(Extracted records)
--- START ---
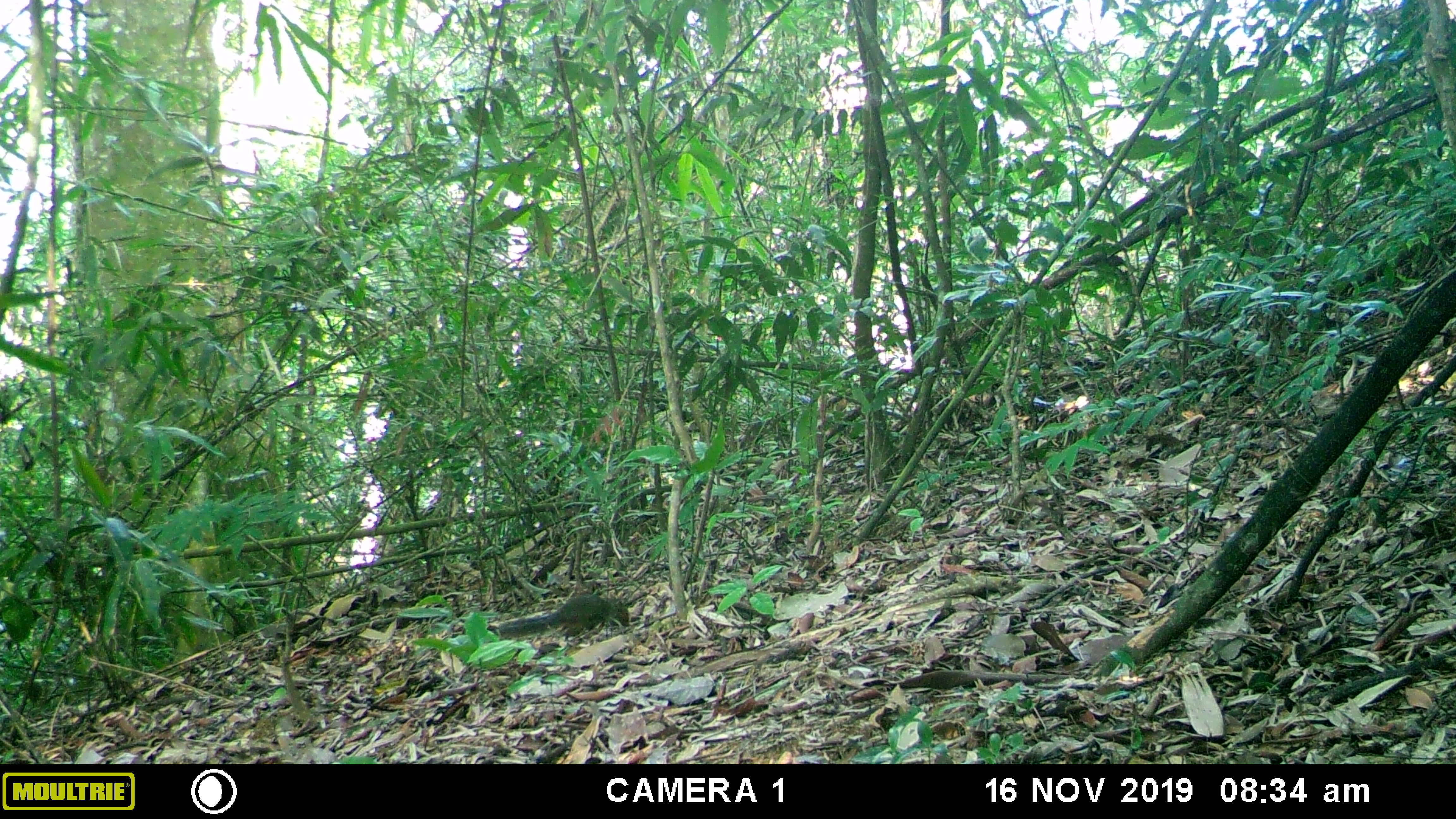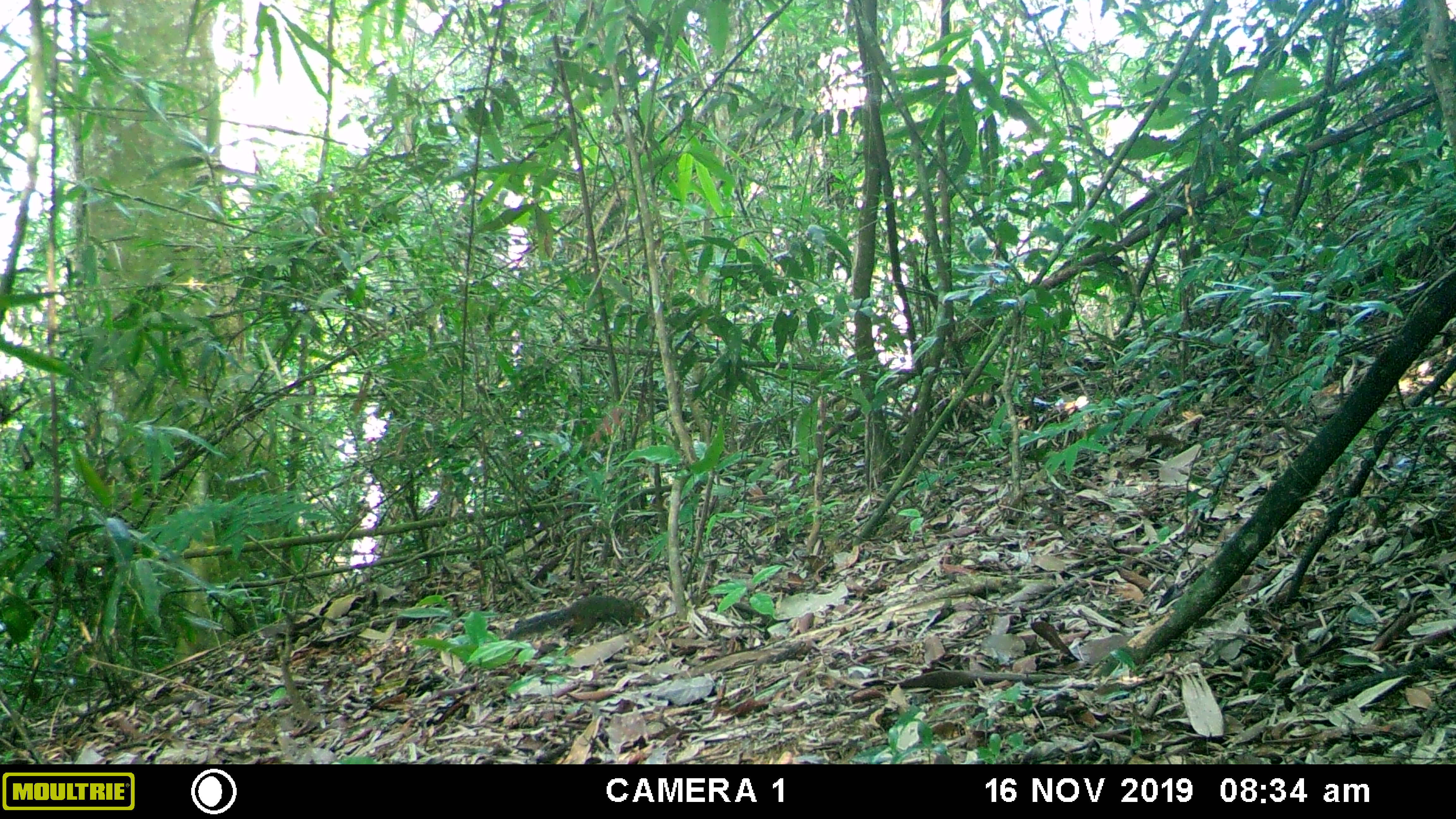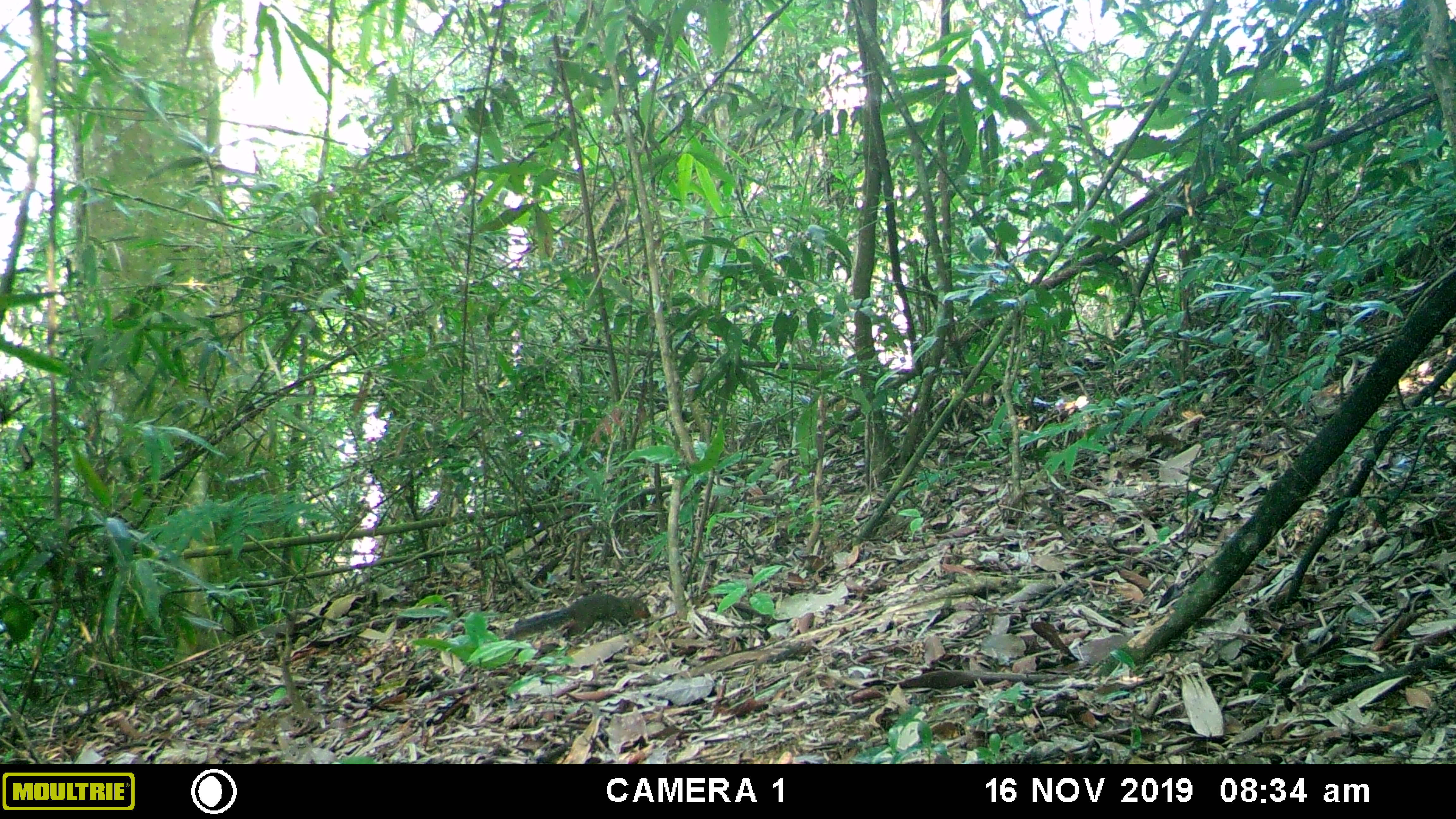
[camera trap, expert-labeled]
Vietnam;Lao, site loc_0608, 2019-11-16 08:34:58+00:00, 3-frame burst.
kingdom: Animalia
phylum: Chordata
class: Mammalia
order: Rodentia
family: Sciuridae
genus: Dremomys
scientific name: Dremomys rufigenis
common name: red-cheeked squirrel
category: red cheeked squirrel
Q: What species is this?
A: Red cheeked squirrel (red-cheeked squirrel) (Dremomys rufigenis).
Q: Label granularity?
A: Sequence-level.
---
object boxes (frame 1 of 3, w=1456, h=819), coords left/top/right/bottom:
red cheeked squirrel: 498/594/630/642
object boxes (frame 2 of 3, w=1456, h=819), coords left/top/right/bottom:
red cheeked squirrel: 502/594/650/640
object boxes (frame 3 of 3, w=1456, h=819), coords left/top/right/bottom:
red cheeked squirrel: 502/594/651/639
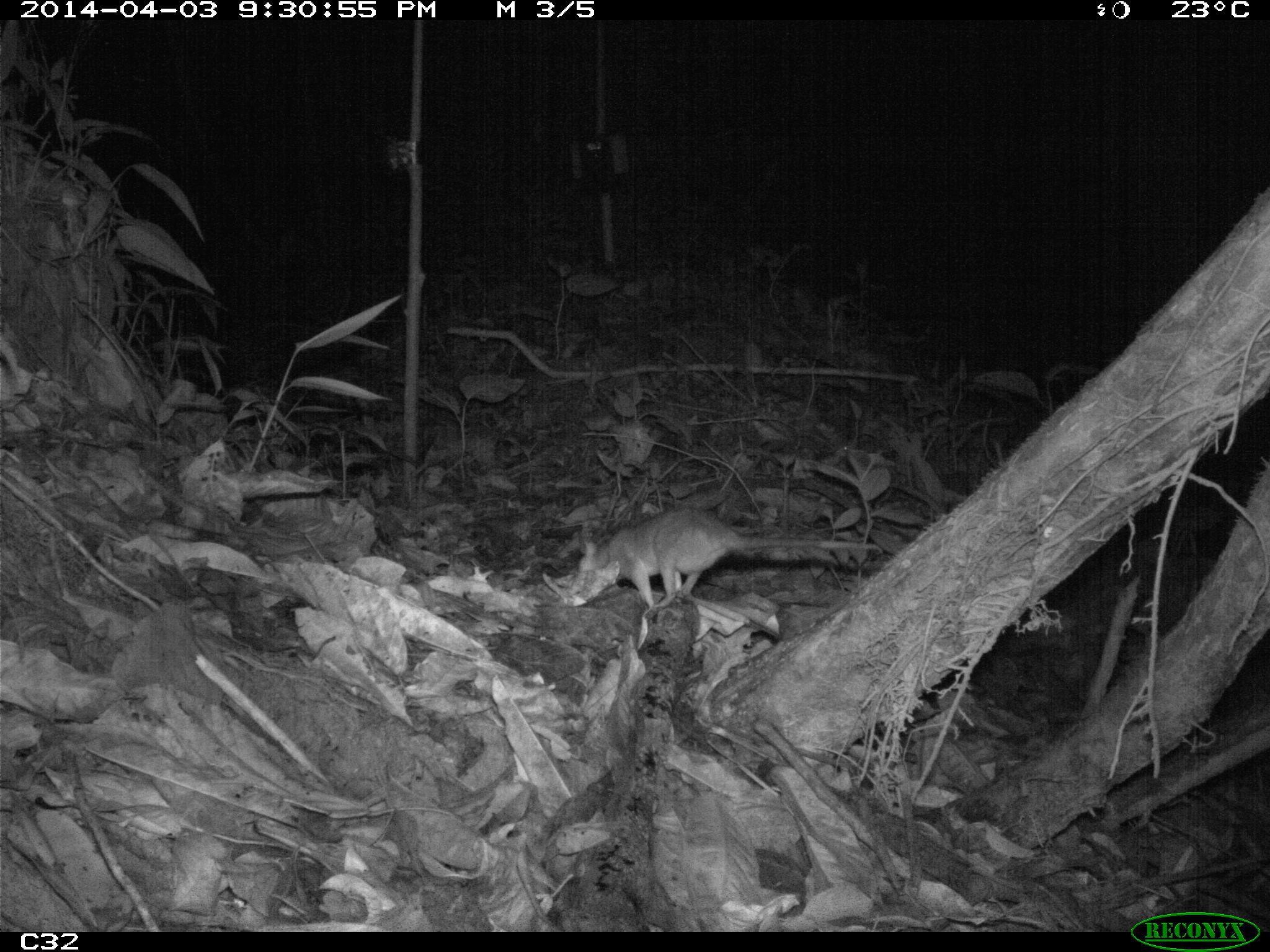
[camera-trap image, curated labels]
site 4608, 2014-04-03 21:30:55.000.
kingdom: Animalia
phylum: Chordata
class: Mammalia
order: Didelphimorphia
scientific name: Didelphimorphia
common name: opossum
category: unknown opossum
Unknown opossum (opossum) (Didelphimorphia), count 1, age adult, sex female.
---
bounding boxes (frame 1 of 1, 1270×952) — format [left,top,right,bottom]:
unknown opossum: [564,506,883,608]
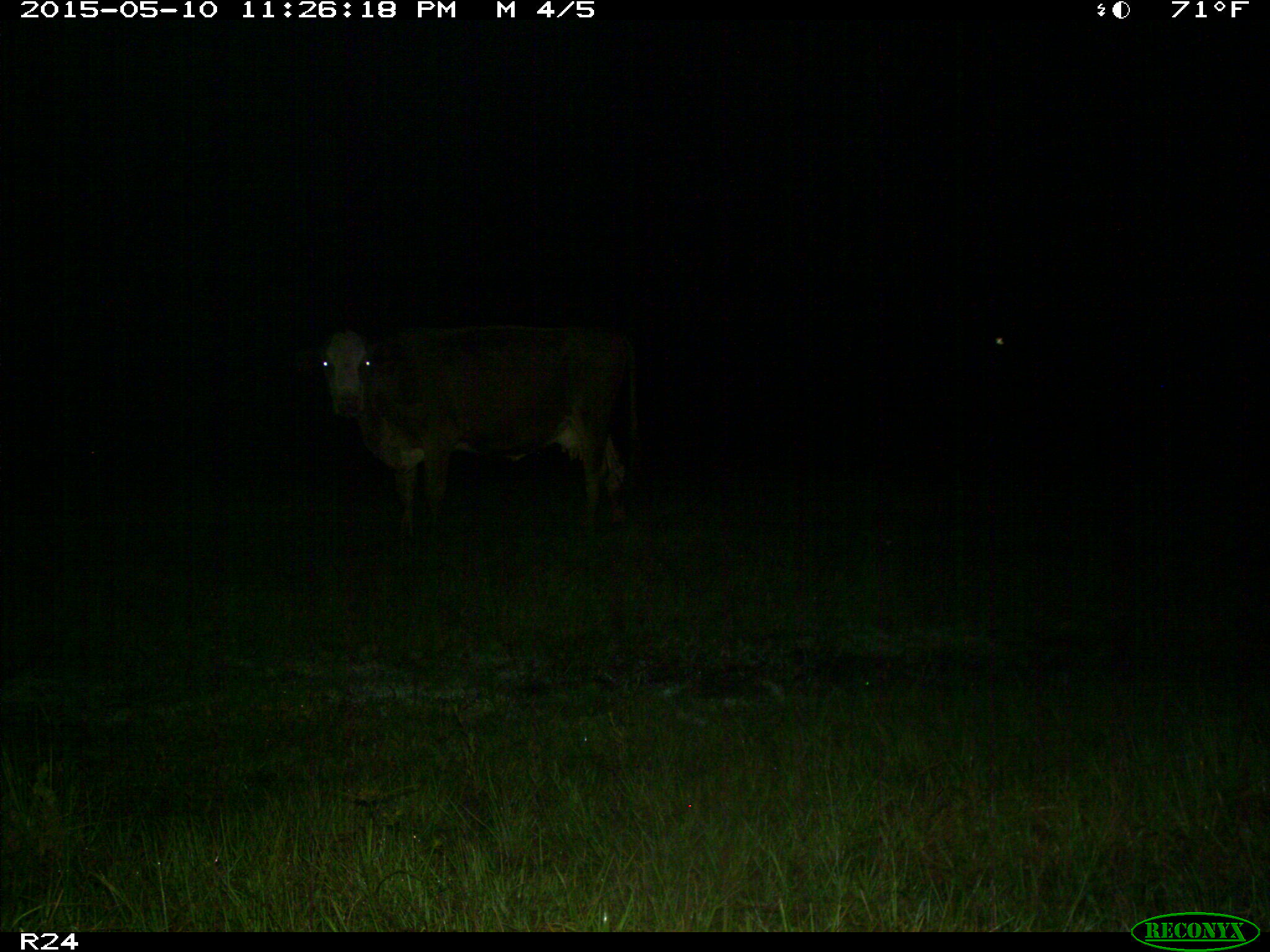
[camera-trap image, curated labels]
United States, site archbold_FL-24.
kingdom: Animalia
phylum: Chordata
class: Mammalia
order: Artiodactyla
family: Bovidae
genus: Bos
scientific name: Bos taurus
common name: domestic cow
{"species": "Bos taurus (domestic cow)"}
--- END ---
Task prompt: Copy exactly the lines from the first line of the records above through the line with "common name: opossum", both included, and nothing else. Pictures stay out.

Worked solution:
[camera trap, expert-labeled]
Vietnam;Lao, site loc_0608, 2019-11-16 08:34:58+00:00, 3-frame burst.
kingdom: Animalia
phylum: Chordata
class: Mammalia
order: Rodentia
family: Sciuridae
genus: Dremomys
scientific name: Dremomys rufigenis
common name: red-cheeked squirrel
category: red cheeked squirrel
Q: What species is this?
A: Red cheeked squirrel (red-cheeked squirrel) (Dremomys rufigenis).
Q: Label granularity?
A: Sequence-level.
---
object boxes (frame 1 of 3, w=1456, h=819), coords left/top/right/bottom:
red cheeked squirrel: 498/594/630/642
object boxes (frame 2 of 3, w=1456, h=819), coords left/top/right/bottom:
red cheeked squirrel: 502/594/650/640
object boxes (frame 3 of 3, w=1456, h=819), coords left/top/right/bottom:
red cheeked squirrel: 502/594/651/639
[camera-trap image, curated labels]
site 4608, 2014-04-03 21:30:55.000.
kingdom: Animalia
phylum: Chordata
class: Mammalia
order: Didelphimorphia
scientific name: Didelphimorphia
common name: opossum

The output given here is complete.